Runtime Filter

Runtime Filter mainly consists of two types: Join Runtime Filter and TopN Runtime Filter. This article will provide a detailed introduction to the working principles, usage guidelines, and tuning methods of these two types of Runtime Filters.

Join Runtime Filter

Join Runtime Filter (hereinafter referred to as JRF) is an optimization technique that dynamically generates filters at the Join node based on runtime data, leveraging the Join condition. This technique not only reduces the size of the Join Probe but also effectively minimizes data I/O and network transmission.

Principles

Let's illustrate the working principle of JRF using a Join operation similar to that found in the TPC-H Schema.

Assume there are two tables in the database:

Orders Table: Contains 100 million rows of data, recording order keys (o_orderkey), customer keys (o_custkey), and other order information.
Customer Table: Contains 100,000 rows of data, recording customer keys (c_custkey), customer nations (c_nation), and other customer information. This table records customers from 25 countries, with approximately 4,000 customers per country.

To count the number of orders from customers in China, the query statement would be:

select count(*)
from orders join customer on o_custkey = c_custkey
where c_nation = "china"

The main component of the execution plan for this query is a Join, as illustrated below:

Join Runtime Filter

Without JRF: The Scan node scans the orders table, reading 100 million rows of data. The Join node then performs a Hash Probe on these 100 million rows to generate the Join result.

1. Optimization

The filter condition c_nation = 'china' filters out all non-Chinese customers, so only a portion (approximately 1/25) of the customer table is involved in the Join. Given the subsequent Join condition o_custkey = c_custkey, we need to focus on the c_custkey values selected in the filtered result. Let's denote the filtered c_custkey values as set A. In the following text, we use set A specifically to refer to the c_custkey set participating in the Join.

If set A is pushed down to the orders table as an IN condition, the Scan node for the orders table can filter the orders accordingly. This is similar to adding a filter condition o_custkey IN (c001, c003).

Based on this optimization concept, SQL can be optimized to:

select count(*)
from orders join customer on o_custkey = c_custkey
where c_nation = "china" and o_custkey in (c001, c003)

The optimized execution plan is illustrated below:

join-runtime-filter-2

By adding a filter condition on the orders table, the actual number of orders participating in the Join is reduced from 100 million to 400,000, significantly improving query speed.

2. Implementation

While the optimization described above is significant, the optimizer does not know the actual c_custkey values selected (set A) and thus cannot statically generate a fixed in-predicate filter operator during the optimization phase.

In practical applications, we collect the right-side data at the Join node, generate set A at runtime, and push down set A to the Scan node of the orders table. We typically denote this JRF as: RF(c_custkey -> [o_custkey]).

As Doris is a distributed database, JRF requires an additional merging step to cater to distributed scenarios. Assuming the Join in the example is a Shuffle Join, multiple instances of this Join handle individual shards of the orders and customer tables. Consequently, each Join instance only obtains a portion of set A.

In the current version of Doris, we select a node to serve as the Runtime Filter Manager. Each Join instance generates a Partial JRF based on the c_custkey values in its shard and sends it to the Manager. The Manager collects all Partial JRFs, merges them into a Global JRF, and then sends the Global JRF to all Scan instances of the orders table.

Directions =
#1 In the runtime filter article, list every column name given in the descriptions of the Orders and Customer tables.
#2 According to the runtime filter article, how many orders take part in the Join after the filter condition is added to the orders table?
#3 Carry on the runtime filter article from its last sentence.
None of this work requires the rows of saved entries.

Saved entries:

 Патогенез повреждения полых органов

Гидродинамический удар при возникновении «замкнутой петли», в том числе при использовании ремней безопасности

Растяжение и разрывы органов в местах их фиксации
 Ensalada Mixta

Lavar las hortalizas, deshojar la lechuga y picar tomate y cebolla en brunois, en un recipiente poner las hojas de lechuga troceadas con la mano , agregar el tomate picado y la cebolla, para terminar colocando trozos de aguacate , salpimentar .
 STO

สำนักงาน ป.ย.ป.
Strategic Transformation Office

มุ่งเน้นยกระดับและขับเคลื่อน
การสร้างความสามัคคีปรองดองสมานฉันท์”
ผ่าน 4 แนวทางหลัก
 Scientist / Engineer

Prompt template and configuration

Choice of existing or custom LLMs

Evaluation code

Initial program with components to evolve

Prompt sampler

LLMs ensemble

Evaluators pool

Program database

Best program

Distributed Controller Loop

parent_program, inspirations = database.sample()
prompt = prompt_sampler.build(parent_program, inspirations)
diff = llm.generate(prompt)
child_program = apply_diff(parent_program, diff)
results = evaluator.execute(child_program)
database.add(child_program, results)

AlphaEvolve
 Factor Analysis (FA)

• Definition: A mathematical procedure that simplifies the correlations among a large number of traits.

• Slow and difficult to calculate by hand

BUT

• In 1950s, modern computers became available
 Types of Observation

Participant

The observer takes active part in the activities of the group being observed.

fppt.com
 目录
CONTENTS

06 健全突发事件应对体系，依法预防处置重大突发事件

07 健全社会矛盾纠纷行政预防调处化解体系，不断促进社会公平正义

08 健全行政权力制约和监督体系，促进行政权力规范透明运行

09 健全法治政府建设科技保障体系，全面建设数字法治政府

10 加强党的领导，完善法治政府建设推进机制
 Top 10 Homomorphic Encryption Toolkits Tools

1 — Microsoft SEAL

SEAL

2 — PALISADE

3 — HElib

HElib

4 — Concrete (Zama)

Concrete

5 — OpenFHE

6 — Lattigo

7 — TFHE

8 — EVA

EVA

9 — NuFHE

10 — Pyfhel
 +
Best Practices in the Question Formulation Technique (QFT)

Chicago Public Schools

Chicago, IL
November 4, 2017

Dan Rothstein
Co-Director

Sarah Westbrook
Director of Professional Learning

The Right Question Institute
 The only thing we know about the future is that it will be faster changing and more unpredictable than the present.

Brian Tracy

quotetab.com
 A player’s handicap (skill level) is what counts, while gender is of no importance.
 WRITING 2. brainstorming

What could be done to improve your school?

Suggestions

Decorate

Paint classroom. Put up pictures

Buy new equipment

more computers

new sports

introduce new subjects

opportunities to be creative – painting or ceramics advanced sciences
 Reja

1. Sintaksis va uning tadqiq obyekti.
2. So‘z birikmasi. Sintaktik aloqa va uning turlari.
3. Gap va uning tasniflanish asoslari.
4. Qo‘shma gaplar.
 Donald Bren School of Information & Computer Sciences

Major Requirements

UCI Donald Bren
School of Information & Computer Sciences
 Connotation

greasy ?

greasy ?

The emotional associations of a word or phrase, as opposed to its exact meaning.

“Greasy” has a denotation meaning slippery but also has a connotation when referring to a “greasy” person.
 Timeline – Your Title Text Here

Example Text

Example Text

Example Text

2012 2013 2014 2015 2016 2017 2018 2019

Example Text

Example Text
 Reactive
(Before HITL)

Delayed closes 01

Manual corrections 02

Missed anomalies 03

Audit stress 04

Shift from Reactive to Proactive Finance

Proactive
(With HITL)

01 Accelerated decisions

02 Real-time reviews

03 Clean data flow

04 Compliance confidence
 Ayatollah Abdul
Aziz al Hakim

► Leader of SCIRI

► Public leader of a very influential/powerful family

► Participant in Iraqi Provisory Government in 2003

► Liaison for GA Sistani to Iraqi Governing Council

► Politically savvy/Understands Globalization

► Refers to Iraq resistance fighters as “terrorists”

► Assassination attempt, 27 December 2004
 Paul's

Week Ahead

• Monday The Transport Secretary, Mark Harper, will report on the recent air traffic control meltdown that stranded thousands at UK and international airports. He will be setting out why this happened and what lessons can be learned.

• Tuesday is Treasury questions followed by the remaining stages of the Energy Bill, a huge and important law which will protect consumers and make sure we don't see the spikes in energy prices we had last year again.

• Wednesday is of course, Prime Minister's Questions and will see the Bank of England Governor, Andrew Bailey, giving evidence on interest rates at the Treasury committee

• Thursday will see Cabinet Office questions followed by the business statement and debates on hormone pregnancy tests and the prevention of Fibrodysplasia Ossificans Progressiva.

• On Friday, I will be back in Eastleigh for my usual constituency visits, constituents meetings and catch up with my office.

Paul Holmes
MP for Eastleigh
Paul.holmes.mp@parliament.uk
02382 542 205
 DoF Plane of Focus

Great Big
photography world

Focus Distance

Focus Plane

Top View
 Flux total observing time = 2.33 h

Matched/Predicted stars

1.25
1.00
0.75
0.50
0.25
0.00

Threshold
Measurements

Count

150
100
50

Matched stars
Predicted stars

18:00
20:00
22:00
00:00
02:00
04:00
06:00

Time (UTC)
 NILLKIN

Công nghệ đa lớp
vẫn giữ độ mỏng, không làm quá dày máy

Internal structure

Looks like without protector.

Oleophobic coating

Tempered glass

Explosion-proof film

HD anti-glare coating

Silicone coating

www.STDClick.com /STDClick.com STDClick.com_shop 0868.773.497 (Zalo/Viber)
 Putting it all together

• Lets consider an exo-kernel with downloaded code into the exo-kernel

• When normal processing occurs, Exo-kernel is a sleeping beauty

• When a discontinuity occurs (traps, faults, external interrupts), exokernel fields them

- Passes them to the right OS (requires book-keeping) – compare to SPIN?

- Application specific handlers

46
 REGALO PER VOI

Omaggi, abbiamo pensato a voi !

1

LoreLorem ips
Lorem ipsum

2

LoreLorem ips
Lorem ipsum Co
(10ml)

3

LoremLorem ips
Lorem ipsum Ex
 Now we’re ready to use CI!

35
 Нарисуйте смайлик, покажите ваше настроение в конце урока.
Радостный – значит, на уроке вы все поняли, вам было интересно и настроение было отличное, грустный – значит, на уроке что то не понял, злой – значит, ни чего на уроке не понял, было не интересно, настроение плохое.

Task-by-task outputs =
#1 o_orderkey, o_custkey, c_custkey, c_nation

#2 400,000

#3
The process of generating the Global JRF is illustrated below:

Global JRF

Filter Types

There are various data structures that can be employed to implement JRF (Join Runtime Filter), each with varying efficiencies in generation, merging, transmission, and application, making them suitable for different scenarios.

1. In Filter

The simplest approach to implementing JRF is through the use of an In Filter. Taking the previous example, when using an In Filter, the execution engine generates a predicate o_custkey in (...list of elements in Set A...) on the left table. This In filter condition can then be applied to filter the orders table. When the number of elements in Set A is small, the In Filter is efficient.

However, using an In Filter becomes problematic when the number of elements in Set A is large:

Firstly, the cost of generating an In Filter is high, especially when JRF merging is required. Values collected from Join nodes corresponding to different data partitions may contain duplicates. For instance, if c_custkey is not the primary key of the table, values like c001 and c003 could appear multiple times, necessitating a time-consuming deduplication process.
Secondly, when Set A contains many elements, the cost of transmitting data between the Join node and the Scan node of the orders table is significant.
Lastly, executing the In predicate at the Scan node of the orders table also takes time.

Considering these factors, we introduce the Bloom Filter.

2. Bloom Filter

For those unfamiliar with Bloom Filters, they can be thought of as a set of superimposed hash tables. Using a Bloom Filter (or hash table) for filtering leverages the following property:

A hash table T is generated based on Set A. If an element is not in hash table T, it can be definitively concluded that the element is not in Set A. However, the reverse is not true.

Therefore, if an o_orderkey is filtered out by the Bloom Filter, it can be concluded that there is no matching c_custkey on the right side of the Join. Nevertheless, due to hash collisions, some o_custkeys may pass through the Bloom Filter even if there is no matching c_custkey.

While a Bloom Filter cannot achieve precise filtering, it still provides a certain level of filtering effectiveness.
The number of buckets in the hash table determines the accuracy of filtering. The larger the number of buckets, the larger and more accurate the Filter becomes, but at the cost of increased computational overhead in generation, transmission, and usage.

Therefore, the size of the Bloom Filter must strike a balance between filtering effectiveness and usage costs. To this end, we have set a configurable range for the Bloom Filter's size, defined by RUNTIME_BLOOM_FILTER_MIN_SIZE and RUNTIME_BLOOM_FILTER_MAX_SIZE.

3. Min/Max Filter

Apart from the Bloom Filter, the Min-Max Filter can also be used for approximate filtering. If the data column is ordered, the Min-Max Filter can achieve excellent filtering results. Additionally, the costs of generating, merging, and using a Min-Max Filter are significantly lower than those of an In Filter or Bloom Filter.

For non-equi Joins, both In Filters and Bloom Filters become ineffective, but the Min-Max Filter can still function. Suppose we modify the query from the previous example to:

select count(*)
from orders join customer on o_custkey > c_custkey
where c_name = "China"

In this case, we can select the maximum filtered c_custkey, denote it as n, and pass it to the Scan node of the orders table. The Scan node will then only output rows where o_custkey > n.

Viewing Join Runtime Filter

To see which JRFs (Join Runtime Filters) have been generated for a specific query, you can use the explain, explain shape plan, or explain physical plan commands.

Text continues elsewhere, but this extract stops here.